Homeroom Diaries
- First edition
- Author: James Patterson
- Illustrator: keino
- Language: English
- Series: Homeroom Diaries
- Genre: Graphic Novel/ Comedy
- Publisher: Little, Brown and Company
- Publication date: July 22, 2014
- Publication place: United States
- Media type: Print (hardcover)
- Pages: 272
- ISBN: 978-0316207621

= Homeroom Diaries =

2014 novel by James Patterson

Homeroom Diaries is a realistic fiction novel by James Patterson aimed at teenagers. Published in the United States by Little, Brown and Company on July 22, 2014, the book follows high-schooler Margaret Clarke, who goes by the nickname Cuckoo. When the book begins, Cuckoo is living with a foster mother after her own mother abandoned her, an incident that caused Cuckoo to have a brief stay at a mental institution.

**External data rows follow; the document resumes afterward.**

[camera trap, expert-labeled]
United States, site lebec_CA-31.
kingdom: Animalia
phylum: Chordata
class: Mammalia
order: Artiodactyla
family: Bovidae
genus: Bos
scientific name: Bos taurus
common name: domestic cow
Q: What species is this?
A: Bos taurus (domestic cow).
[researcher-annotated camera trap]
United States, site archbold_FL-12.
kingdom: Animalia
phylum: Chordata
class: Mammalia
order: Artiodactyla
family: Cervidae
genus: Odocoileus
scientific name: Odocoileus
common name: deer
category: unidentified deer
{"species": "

In an interview with Publishers Weekly, Patterson said of the book, “I think that this book is my closest yet to the kind of book I always thought I’d write when I began writing ... It has some fantasy, humor, and is very human. Some heavy things happen to the kids in the book, things that happen in real life."

Homeroom Diaries has received positive reviews from critics. Publishers Weekly said, "Patterson brings the misfit theme of Middle School: The Worst Years of My Life and its sequels into edgier territory" and book blogger Miss Literati said, "Patterson has managed to write a novel that tells a honest, fun, highly entertaining read."